Haushofer naquit en 1903, il était le fils d’un professeur de géopolitique qui fut l’inventeur du concept de Lebensraum, de « l’espace vital », notion de base du nazisme, et qui fut très lié à Rudolf Hess, l’un des membres les plus importants du NSDAP. Albrecht Haushofer lui-même fut géographe et professeur d’université et conseiller de Ribbentrop, le ministre des Affaires étrangères de Hitler en 1938. Dès 1936, Haushofer, qui comme tant d’autres avait tenté de ne pas voir, dut se rendre à l’évidence, d’autant plus qu’il n’avait cessé d’éprouver des doutes, mais surtout du fait qu’il était considéré comme « quart de juif ». Sa mère, en effet, était juive.

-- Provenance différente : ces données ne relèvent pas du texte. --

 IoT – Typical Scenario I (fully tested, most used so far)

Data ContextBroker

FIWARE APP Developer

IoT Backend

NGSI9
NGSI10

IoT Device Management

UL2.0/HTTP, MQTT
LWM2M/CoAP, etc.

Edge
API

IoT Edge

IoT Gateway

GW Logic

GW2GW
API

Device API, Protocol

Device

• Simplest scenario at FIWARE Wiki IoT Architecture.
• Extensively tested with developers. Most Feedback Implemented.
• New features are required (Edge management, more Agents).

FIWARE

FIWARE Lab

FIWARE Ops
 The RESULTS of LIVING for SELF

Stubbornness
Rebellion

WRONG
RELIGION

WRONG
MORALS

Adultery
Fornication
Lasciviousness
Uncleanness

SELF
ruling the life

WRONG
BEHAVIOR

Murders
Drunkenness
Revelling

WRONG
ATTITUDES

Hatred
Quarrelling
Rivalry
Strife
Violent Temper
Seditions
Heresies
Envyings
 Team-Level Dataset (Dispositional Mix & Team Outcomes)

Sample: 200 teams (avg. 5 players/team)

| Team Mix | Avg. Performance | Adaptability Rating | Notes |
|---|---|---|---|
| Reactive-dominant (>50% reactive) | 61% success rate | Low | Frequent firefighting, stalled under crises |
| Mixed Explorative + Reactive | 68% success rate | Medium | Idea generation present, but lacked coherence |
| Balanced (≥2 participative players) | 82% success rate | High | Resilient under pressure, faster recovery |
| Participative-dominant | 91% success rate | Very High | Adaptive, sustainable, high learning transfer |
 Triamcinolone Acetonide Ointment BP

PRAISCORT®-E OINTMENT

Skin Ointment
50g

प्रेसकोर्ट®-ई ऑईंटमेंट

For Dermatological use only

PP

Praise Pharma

Le pedigree ainsi établi par les nazis divisait l’espèce humaine en entiers, demis, quarts et huitièmes ; même cette dernière catégorie, pourtant presque « innocente » comme aurait dit quelqu’un, ne pouvait accéder à la fonction publique du Reich.

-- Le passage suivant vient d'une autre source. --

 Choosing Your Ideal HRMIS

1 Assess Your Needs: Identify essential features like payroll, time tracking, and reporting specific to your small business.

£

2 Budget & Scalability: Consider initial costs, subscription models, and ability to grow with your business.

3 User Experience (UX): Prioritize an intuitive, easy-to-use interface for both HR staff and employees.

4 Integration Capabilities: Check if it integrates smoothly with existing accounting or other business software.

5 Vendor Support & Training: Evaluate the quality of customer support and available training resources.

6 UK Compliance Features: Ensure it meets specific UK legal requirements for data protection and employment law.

En lien étroit avec les cercles d’opposition qui participèrent à la préparation de l’attentat contre Hitler, Albrecht Haushofer fut arrêté et enfermé à la prison de Moabit puis exécuté dans la nuit du 22 au 23 avril 1945 par la SS alors que les troupes soviétiques étaient déjà entrées à Berlin. On retrouva le manuscrit de ses quatre-vingts sonnets sur son cadavre. Ces sonnets, dès le début marqués par la mort prochaine, sont une sorte de testament culturel, de même inspiration que les huit magnifiques tracts que Sophie Scholl jeta dans la cour de l’université de Munich le 18 février 1943. Ces sonnets sont un examen de conscience, comme l’écrit Jean-Yves Masson dans sa belle postface, ils sont une sorte d’anthologie de tout ce qui constitue la civilisation par l’évocation des divers personnages symboliques (Cassandre, Boèce ou Albert Schweitzer) et des grands thèmes autour desquels elle s’est constituée.
Ce qui est si prenant dans ces sonnets, c’est l’attente constante de la mort infligée et la ferveur désolée qui les anime. Leur prosodie harmonieuse fait songer à Hugo von Hofmannsthal. Ces sonnets, de plus, sont de véritables manifestes poétiques contre le nazisme, dans la mesure même où ils évoquent tout ce que la civilisation signifie quand elle est menacée dans ses fondements – d’où leur saisissante actualité.